Ringkasan: Rokan Hulu (Humas)- Doa dan air mata disertai peluk tangis penuh haru, warnai acara perpisahan MTsN Rambah, Rabu (85/2013) bertempat di kompleks MTsN Rambah Pasir Pengaraian. Acara perpisahan tersebut dilaksanakan untuk melepas kakak kelas IX yang telah menamatkan studinya, sekaligus menyambut adek-...

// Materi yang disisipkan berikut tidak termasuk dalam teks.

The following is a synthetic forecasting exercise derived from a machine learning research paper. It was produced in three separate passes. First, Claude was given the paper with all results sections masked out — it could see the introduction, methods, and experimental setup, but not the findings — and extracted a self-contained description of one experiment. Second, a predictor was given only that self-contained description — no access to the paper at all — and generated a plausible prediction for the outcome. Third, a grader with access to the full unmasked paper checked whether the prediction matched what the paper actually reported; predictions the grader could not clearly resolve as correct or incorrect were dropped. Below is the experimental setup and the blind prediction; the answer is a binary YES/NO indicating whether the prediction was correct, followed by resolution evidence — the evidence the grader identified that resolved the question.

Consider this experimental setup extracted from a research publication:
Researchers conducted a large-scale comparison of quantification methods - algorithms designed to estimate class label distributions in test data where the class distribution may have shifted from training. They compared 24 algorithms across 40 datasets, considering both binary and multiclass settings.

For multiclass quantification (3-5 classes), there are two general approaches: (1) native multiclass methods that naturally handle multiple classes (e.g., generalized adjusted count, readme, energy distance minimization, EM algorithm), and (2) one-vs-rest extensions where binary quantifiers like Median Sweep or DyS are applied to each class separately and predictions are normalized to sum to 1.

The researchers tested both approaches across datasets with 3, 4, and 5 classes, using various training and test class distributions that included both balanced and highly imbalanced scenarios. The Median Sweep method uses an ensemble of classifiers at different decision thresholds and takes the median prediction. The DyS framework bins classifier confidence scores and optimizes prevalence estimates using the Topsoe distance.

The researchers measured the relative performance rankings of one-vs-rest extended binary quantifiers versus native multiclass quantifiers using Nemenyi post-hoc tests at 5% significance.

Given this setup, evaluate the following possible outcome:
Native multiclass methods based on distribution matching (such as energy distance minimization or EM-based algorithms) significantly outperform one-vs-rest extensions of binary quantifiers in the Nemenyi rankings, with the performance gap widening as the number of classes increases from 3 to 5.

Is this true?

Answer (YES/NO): NO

Rokan Hulu (Humas)- Doa dan air mata disertai peluk tangis penuh haru, warnai acara perpisahan MTsN Rambah, Rabu (85/2013) bertempat di kompleks MTsN Rambah Pasir Pengaraian. Acara perpisahan tersebut dilaksanakan untuk melepas kakak kelas IX yang telah menamatkan studinya, sekaligus menyambut adek-adek siswa/i kelas VII yang baru masuk. Acara perpisahan tersebut berlangsung dengan meriah, dan dihadiri oleh Kakan Kemenag Rohul H Ahmad Supardi Hasibuan, Kadis Pendidikan yang diwakili Kabid Pendidikan Dasar Suharman, beberapa Kepala SMP/MTs/MA se Rambah, seluruh orang tua murid yang anaknya menamatkan study tahun ini, majelis guru, dan siswa/i MTsN Rambah. Acara perpisahan diisi dengan berbagai atraksi kreatifitas siswa/i, seperti rebana, drama, pidato tiga bahasa (Indonesia, Arab, Inggris), puisi, dan lain sebagainya. Semuanya berjalan dengan lancar, tertib dan aman. Kakan Kemenag Rohul H Ahmad Supardi Hasibuan dalam sambutan pengarahannya, mengharapkan agar seluruh siswa/i MTsN Rambah yang tamat tahun ini, kiranya dapat melanjutkan pendidikan ke jenjang yang lebih tinggi, baik ke MA maupun ke SMU atau SMK, sehingga kualitas diri makin meningkat. Ahmad juga berharap kepada seluruh orang tua murid, supaya dapat melanjutkan pendidikan anak-anaknya ke jenjang yang lebih tinggi, sampai dengan perguruan tinggi, sebab tantangan yang dihadapi anak-anak sekarang berbeda dengan tantangan yang dihadapi oleh orang-orang tua dulu. Hal ini telah diingatkan oleh Nabi Muhammad SAW empat belas abad yang lalu, dengan menyatakan : Ajaralilah anak-anak kamu akan ilmu pengetahuan dan keterampilan sebab mereka hidup sesuai dengan zamannya, tidak sesuai dengan zaman kamu. Untuk itu, jangan berfikir kawin dululah…! Tapi berfikirlah untuk belajar, tegasnya. Kepala MTsN Rambah Akhiruddin SAg, melaporkan bahwa minat masyarakat untuk masuk MTsN Rambah meningkat secara significant. Tahun ini yang mendaftar sebanyak 380 orang, yang dinyatakan lulus 293 orang. Sedangkan kafasitas yang bisa ditampung hanya 140 orang. Berarti ada 153 orang lagi yang tidak tertampung. Diperlukan 4 Rombel tambahan, tegasnya.***(Ash).